We can make a dictionary that pairs each letter with its symmetric letter. This will make it very easy to test whether any given pair of letters is a symmetric pair. The function zip() makes pairs from two sequences; they need to be the same length, but since we are using a string and a reversed copy of the string, they will be the same length.
It's best to write a simple function that does one thing, so we write a function that does nothing but check if a string is symmetric. If you give it a zero-length string it returns False, otherwise it sets i1 to the first character in the string and i2 to the last. It compares characters as long as they continue to be symmetric, and increments i1 while decrementing i2. If the two meet or pass each other, we know we have seen the whole string and it must be symmetric, in which case we return True; if it ever finds any pair of characters that are not symmetric, it returns False. We have to do the check for whether i1 and i2 have met or passed at the top of the loop, so it won't try to check if a character is its own symmetric character. (A character can't be both 'a' and 'z' at the same time, so a character is never its own symmetric character!)
Now we write a wrapper that filters out the junk, splits the string into words, and tests each word. Not only does it convert the chosen punctuation characters to spaces, but it also strips out any unexpected characters (anything not an approved punctuation char, a space, or a letter). That way we know nothing unexpected will get through to the inner function. The wrapper is "lazy"... it is a generator that yields up one word at a time, instead of building the whole list and returning that. It's easy to use list() to force the generator's results into a list. If you want, you can easily modify this function to just build a list and return it.

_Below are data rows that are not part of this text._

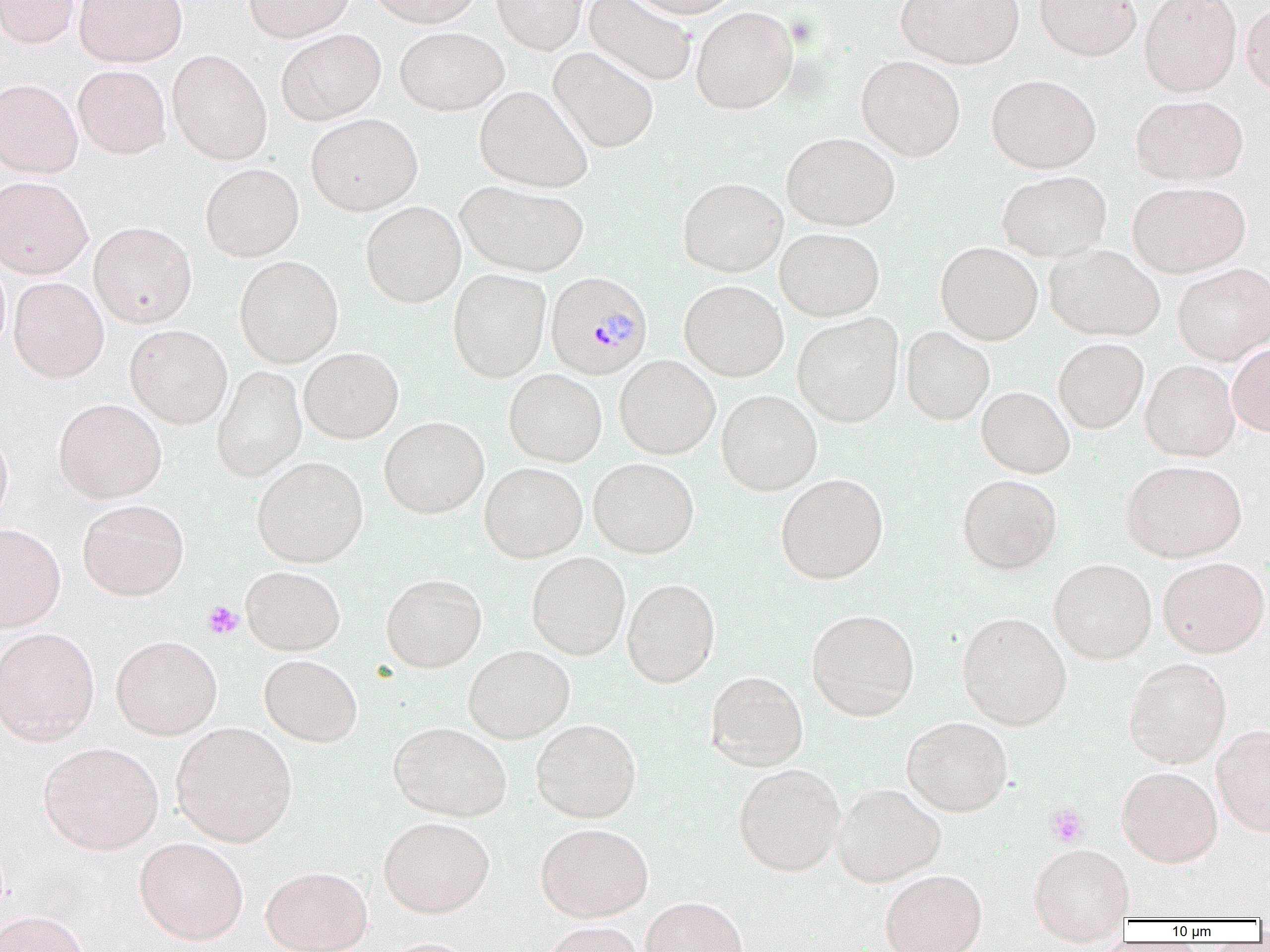
Summary:
  - Coordinate format: approximate bounding boxes as (x1, y1, x2, y2) in pixels
  - Plasmodium malariae-infected red blood cell locations: (545, 271, 652, 380)
  - Uninfected red blood cell locations: (0, 0, 80, 48), (73, 0, 187, 67), (244, 0, 354, 42), (367, 0, 483, 28), (493, 0, 587, 54), (584, 0, 696, 86), (627, 0, 741, 18), (896, 0, 1023, 68), (1034, 0, 1142, 61), (1139, 0, 1242, 97), (1241, 1, 1270, 98), (691, 6, 798, 114), (395, 27, 508, 115), (276, 29, 385, 125), (548, 47, 659, 153), (167, 50, 272, 165), (856, 56, 965, 161), (73, 65, 171, 159), (986, 74, 1101, 173), (0, 78, 83, 178), (474, 85, 592, 192), (1131, 94, 1248, 186), (306, 113, 422, 215), (782, 132, 899, 231), (200, 163, 304, 261), (997, 170, 1111, 261), (0, 175, 93, 279), (678, 177, 787, 278), (456, 180, 589, 277), (1127, 181, 1250, 277), (360, 201, 466, 307), (88, 221, 197, 328), (775, 227, 885, 322), (936, 242, 1043, 345), (1045, 243, 1165, 341), (234, 255, 343, 368), (0, 256, 11, 358), (1172, 262, 1270, 365), (448, 268, 551, 382), (9, 277, 109, 383), (679, 280, 788, 381), (792, 313, 904, 427), (125, 324, 232, 428), (901, 326, 994, 425), (1053, 338, 1148, 433), (1227, 343, 1270, 437), (299, 347, 403, 444), (614, 355, 720, 459), (1140, 361, 1240, 461), (212, 366, 307, 482), (503, 369, 607, 466), (976, 386, 1074, 478), (716, 390, 823, 495), (53, 398, 167, 503), (379, 416, 489, 518), (0, 426, 13, 528), (252, 456, 369, 567), (588, 457, 699, 558), (1121, 459, 1246, 561), (479, 462, 587, 563), (775, 472, 888, 584), (957, 474, 1062, 574), (77, 499, 189, 601), (0, 523, 65, 632), (527, 551, 630, 659), (1158, 556, 1269, 658), (1048, 558, 1157, 664), (240, 565, 346, 655), (381, 573, 487, 672), (622, 578, 720, 688), (806, 608, 920, 721), (957, 611, 1072, 730), (0, 627, 100, 746), (111, 634, 222, 739), (463, 645, 575, 743), (259, 654, 363, 747), (1124, 657, 1231, 768), (705, 670, 808, 771), (902, 716, 1013, 816), (530, 718, 642, 823), (171, 722, 297, 847), (388, 722, 512, 821), (1212, 724, 1270, 836), (38, 741, 163, 854), (733, 763, 845, 876), (1116, 767, 1222, 866), (832, 783, 946, 887), (378, 816, 495, 918), (535, 822, 653, 921), (134, 837, 249, 945), (1027, 842, 1134, 935), (260, 865, 373, 952), (880, 870, 987, 952), (640, 896, 749, 952), (0, 909, 88, 952), (541, 921, 647, 952), (371, 937, 482, 952)
  - Platelet locations: (202, 601, 242, 640), (1045, 803, 1089, 847)
  - Slide-level diagnosis: Plasmodium malariae
  - Magnification: 1000x
  - Field of view: one of a larger specimen
  - Modality: light microscopy
  - Image size: 1270×952 pixels
  - Preparation: thin blood smear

If you have any questions about this, just ask.
EDIT: The original version of the code didn't do the right thing with the punctuation characters; this version does. Also, as #heltonbiker suggested, why type the alphabet when Python has a copy of it you can use? So I made that change too.
EDIT: #heltonbiker's change introduced a dependency on Python version! I left it in with a suitable try:/except block to handle the problem. It appears that Python 3.x has improved the name of the lowercase ASCII alphabet to string.ascii_lowercase instead of plain string.lowercase.